Docs | GitHub | PyPI

Scikit-build is an improved build system generator for CPython C/C++/Fortran/Cython extensions that integrates with setuptools, wheel and pip. It internally uses cmake (available on PyPI) to provide better support for additional compilers, build systems, cross compilation, and locating dependencies and their associated build requirements. To speed up and parallelize the build of large projects, the user can install ninja (also available on PyPI).

shiv

Docs | GitHub | PyPI

shiv is a command line utility for building fully self contained Python zipapps as outlined in PEP 441, but with all their dependencies included. Its primary goal is making distributing Python applications and command line tools fast & easy.

Spack

Docs | GitHub | Paper | Slides

A flexible package manager designed to support multiple versions, configurations, platforms, and compilers. Spack is like Homebrew, but packages are written in Python and parameterized to allow easy swapping of compilers, library versions, build options, etc. Arbitrarily many versions of packages can coexist on the same system. Spack was designed for rapidly building high performance scientific applications on clusters and supercomputers.

Spack is not in PyPI (yet), but it requires no installation and can be used immediately after cloning from GitHub.

zest.releaser

Docs | GitHub | PyPI

zest.releaser is a Python package release tool providing an abstraction layer on top of twine. Python developers use zest.releaser to automate incrementing package version numbers, updating changelogs, tagging releases in source control, and uploading new packages to PyPI.

Standard Library Projects

ensurepip

Docs | Issues

A package in the Python Standard Library that provides support for bootstrapping pip into an existing Python installation or virtual environment. In most cases, end users won’t use this module, but rather it will be used during the build of the Python distribution.

distutils

Docs | Issues

The original Python packaging system, added to the standard library in Python 2.0.

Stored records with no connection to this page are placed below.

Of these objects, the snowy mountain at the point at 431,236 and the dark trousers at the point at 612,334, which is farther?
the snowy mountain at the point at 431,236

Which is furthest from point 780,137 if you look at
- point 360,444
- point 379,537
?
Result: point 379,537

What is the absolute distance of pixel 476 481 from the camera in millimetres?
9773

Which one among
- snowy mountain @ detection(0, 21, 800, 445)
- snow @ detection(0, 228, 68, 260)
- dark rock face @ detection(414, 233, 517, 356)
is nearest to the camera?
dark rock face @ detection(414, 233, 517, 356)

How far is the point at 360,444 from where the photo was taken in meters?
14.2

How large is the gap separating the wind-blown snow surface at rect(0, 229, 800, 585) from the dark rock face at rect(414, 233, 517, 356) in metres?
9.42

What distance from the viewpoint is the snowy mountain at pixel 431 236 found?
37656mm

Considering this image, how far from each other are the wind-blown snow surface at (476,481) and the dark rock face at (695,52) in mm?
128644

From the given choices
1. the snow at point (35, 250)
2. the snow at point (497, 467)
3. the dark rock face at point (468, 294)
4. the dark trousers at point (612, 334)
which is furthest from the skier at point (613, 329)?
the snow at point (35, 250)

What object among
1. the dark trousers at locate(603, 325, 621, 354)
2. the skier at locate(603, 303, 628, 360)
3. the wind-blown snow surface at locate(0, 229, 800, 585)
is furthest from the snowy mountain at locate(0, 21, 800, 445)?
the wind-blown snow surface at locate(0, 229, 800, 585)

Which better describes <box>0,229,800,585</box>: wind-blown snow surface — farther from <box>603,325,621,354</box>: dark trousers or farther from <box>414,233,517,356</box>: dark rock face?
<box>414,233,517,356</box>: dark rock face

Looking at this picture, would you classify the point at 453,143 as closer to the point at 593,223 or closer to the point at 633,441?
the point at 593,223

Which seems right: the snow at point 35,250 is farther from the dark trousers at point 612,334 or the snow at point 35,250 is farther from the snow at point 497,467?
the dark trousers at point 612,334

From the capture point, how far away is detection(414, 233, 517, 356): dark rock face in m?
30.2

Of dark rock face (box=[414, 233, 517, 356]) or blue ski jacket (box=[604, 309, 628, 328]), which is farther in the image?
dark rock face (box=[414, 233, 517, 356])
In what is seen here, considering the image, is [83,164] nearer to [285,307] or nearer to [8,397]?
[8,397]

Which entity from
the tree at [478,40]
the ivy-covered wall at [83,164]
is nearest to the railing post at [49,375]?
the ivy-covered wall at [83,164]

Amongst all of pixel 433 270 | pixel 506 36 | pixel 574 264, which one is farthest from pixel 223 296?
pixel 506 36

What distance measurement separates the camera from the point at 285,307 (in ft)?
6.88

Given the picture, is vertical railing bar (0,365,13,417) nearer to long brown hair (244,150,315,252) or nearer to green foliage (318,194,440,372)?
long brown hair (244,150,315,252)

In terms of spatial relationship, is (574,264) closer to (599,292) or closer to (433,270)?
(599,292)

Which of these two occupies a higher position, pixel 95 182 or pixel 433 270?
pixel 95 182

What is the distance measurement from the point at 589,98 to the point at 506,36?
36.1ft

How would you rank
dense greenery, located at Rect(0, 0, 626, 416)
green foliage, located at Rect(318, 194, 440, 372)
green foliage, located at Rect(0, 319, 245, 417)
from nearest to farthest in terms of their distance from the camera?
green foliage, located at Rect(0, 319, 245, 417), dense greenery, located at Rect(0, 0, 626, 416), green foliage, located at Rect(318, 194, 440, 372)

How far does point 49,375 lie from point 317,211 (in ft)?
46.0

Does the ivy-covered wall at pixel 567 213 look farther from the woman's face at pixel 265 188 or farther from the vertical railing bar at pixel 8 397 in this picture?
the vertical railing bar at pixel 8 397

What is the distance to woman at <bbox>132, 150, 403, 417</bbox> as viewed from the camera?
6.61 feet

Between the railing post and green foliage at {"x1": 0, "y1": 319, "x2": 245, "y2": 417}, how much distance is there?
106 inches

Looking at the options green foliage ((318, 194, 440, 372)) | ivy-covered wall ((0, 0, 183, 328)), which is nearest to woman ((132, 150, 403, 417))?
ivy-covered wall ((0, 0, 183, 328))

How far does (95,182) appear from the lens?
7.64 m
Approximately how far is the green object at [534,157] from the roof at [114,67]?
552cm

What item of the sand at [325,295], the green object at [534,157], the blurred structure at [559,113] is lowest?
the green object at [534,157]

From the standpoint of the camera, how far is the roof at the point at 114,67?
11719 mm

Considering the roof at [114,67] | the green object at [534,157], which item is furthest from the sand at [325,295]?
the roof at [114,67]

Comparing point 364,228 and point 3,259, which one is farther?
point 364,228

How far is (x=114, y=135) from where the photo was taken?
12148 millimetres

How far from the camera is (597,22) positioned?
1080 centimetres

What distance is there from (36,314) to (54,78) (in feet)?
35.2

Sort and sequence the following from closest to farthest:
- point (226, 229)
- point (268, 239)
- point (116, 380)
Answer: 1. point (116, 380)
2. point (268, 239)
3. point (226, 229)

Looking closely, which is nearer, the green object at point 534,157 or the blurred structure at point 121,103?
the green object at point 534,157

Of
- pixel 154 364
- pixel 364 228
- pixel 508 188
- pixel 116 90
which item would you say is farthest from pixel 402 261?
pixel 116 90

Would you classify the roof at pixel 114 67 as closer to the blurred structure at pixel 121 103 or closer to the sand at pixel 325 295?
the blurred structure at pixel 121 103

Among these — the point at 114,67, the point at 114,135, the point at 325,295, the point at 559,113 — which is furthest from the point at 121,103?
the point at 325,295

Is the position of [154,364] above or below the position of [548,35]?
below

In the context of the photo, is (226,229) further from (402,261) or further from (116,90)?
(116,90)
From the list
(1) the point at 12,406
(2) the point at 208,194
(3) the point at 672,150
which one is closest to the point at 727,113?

Due to the challenges of maintaining a packaging system where feature updates are tightly coupled to language runtime updates, direct usage of distutils is now actively discouraged, with setuptools being the preferred replacement. setuptools not only provides features that plain distutils doesn’t offer (such as dependency declarations and entry point declarations), it also provides a consistent build interface and feature set across all supported Python versions.